Migrate Camoproxy to K8s in GPRD
Production Change
Change Summary
We want to migrate camoproxy from VMs into K8s. Epic: &90 (closed)
The basic steps are as follows:
- change the asset-proxy configuration of GitLab to point to the new DNS entry
- invalidate the markdown cache to make all existing external images use the new DNS entry
- point existing DNS entry
user-content.gitlab-static.net
to new ingress IP and create SSL cert for it on the new ingress LB - switch asset-proxy configuration of GitLab back to point to the old DNS entry again
- invalidate markdown cache again
Risks
We only have 10-20 requests/s to camoproxy, which means we only have a very small percentage of requests using camoproxy at all. If camoproxy should fail, then users would see empty content at the place of the external image but no other functionality of GitLab would be compromised and the rest of the page would still be rendered. Thus the risk of the change itself is relatively small.

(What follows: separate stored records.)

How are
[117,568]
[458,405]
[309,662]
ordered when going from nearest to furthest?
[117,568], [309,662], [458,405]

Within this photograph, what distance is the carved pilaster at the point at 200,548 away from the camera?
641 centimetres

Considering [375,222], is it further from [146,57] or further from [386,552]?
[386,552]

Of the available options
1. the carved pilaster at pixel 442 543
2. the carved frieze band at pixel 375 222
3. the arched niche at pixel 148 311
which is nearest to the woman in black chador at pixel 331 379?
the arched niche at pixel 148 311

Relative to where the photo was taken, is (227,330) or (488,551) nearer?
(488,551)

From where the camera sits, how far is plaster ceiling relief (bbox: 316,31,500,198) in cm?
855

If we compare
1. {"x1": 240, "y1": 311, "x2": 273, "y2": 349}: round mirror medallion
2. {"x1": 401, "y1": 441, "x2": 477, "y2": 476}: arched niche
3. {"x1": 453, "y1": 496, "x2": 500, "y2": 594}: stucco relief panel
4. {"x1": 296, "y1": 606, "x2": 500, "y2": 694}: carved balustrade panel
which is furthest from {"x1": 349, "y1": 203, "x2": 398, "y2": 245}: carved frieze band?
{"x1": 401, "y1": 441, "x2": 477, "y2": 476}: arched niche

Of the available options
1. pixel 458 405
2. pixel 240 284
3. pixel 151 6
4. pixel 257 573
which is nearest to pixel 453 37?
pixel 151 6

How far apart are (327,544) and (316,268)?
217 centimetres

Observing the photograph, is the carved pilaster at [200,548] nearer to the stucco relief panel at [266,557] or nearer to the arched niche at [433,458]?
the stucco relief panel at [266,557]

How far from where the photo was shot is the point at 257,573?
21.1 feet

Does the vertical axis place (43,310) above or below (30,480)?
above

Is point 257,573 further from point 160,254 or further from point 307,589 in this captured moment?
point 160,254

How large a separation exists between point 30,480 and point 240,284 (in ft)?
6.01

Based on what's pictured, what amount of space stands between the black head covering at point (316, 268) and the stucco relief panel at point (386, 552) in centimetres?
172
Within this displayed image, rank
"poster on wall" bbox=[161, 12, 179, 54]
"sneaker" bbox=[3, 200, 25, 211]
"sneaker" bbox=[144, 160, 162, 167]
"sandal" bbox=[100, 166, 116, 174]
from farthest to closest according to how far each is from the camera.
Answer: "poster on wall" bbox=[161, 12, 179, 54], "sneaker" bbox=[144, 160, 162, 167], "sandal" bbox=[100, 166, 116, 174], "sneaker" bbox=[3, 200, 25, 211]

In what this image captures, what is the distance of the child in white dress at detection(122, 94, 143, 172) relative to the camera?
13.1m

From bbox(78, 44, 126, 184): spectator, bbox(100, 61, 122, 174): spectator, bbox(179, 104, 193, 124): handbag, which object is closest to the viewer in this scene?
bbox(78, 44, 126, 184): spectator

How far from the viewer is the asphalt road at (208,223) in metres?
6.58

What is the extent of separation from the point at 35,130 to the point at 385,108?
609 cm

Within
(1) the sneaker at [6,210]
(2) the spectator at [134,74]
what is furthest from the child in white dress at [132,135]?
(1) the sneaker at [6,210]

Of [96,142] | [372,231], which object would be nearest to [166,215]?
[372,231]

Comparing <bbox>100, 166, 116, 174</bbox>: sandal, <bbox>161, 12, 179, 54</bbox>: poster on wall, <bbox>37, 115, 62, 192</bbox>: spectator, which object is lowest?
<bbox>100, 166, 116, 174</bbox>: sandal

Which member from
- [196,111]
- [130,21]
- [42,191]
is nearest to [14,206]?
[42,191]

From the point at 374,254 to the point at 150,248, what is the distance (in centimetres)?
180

There is a DB performance degradation risk though: we need to invalidate the markdown cache, which will lead to increased writes on the primary DB over the next hours and days - all markdown will be re-rendered and the cache entry in the DB updated at the first request after the invalidation. See gitlab-org/gitlab#330313 (closed) for some context.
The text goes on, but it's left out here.